For the local max to be strictly or maximally invariant to the local deformation, the local max must be pooled specifically around the locations and orientations that are at the centers of the local shifts, that is, these highly selected locations and orientations describe the original undistorted shape. The local max is not invariant at other locations and orientations relative to the distortions of this shape.
These locations and orientations are those of the selected basis elements of the active basis template, and the local shifts are the hidden variables.
The above-mentioned selected locations and orientations cannot be replaced by simple generic subsampling of locations and orientations, because these locations and orientations form specific templates of different object categories, poses, and parts.
In general, each max or average pooling is performed over a group of units, and different groups may highly overlap with each other by sharing common units. A concept is a combination of highly selected groups. Only the pooling of the selected groups is invariant to the variations in this concept. Each such group corresponds to an OR-node, and each combination of OR-nodes corresponds to an AND-node.
Invariance is relative to the OR-nodes in an AND-OR graph model, or the hidden variables of a generative model. To be strictly or maximally invariant, we must learn the generative model in learning and infer the hidden variables in inference. The only way to be invariant to the hidden variables is to chase them down in inference. This is what the local max pooling is trying to do.

***

Directive: Write the next part of the passage on invariance and local max pooling, starting after its final sentence. The rows that come next have nothing to do with this passage.

Excerpted records:
***

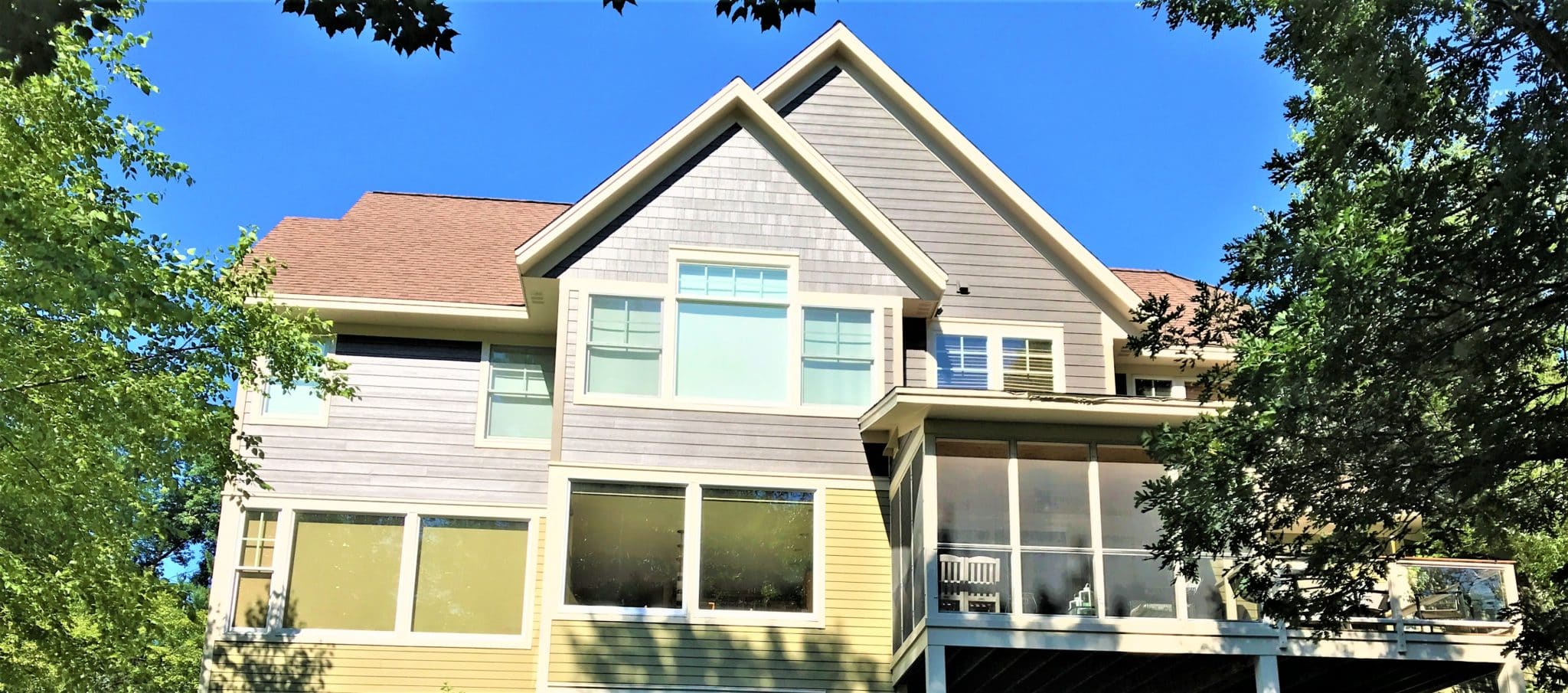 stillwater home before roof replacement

***

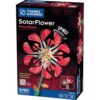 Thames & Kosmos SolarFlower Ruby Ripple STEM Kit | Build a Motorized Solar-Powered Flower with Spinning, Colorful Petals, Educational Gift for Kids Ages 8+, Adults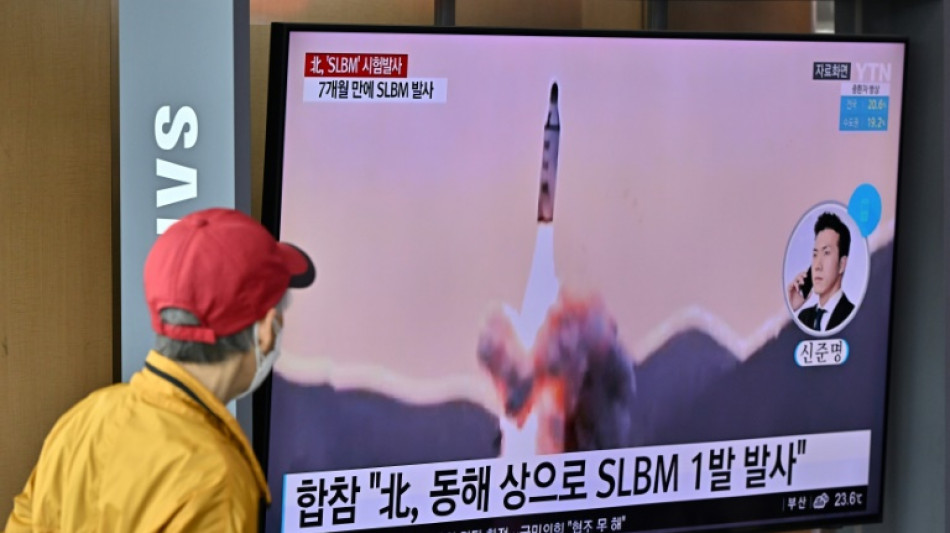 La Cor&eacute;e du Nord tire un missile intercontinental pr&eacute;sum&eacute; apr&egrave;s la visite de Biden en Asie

***

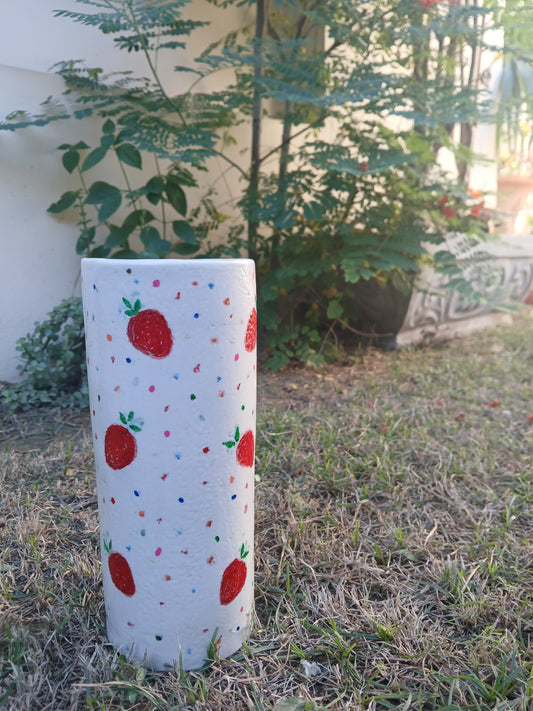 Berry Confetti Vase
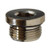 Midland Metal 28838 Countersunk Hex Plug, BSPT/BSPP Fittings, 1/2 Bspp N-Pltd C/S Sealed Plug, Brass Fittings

***

Reply:
So the local max pooling should not only remember the local max, but more important, it should remember the arg-max, i.e., where the local maximum is achieved. The arg-max are used to sketch or parse the image.
Local max is for inferring the actual perturbations, and it is sharper than local average, which does not infer the perturbations. Actually local max and local average form a pair of hypotheses of local sketch vs local texture, so that local max is scored against local average.
The max operation is more than an invariance pooling. It is a computational step of the max-product algorithm for fitting a graphical model to the image data in the inference stage. As we realized after the publication of our recent papers, the sum-max maps are a simplified and specialized version of the max-product algorithm, which is a belief propagation algorithm for inferring the posterior mode.
The max operation is also important for learning the active basis model. It tells the learning algorithm: which max scores should be summed over? The selected locations and orientations around which to pool the max scores define the learned template.

Cortex-like architecture: sparse connection and arg-max synchronization?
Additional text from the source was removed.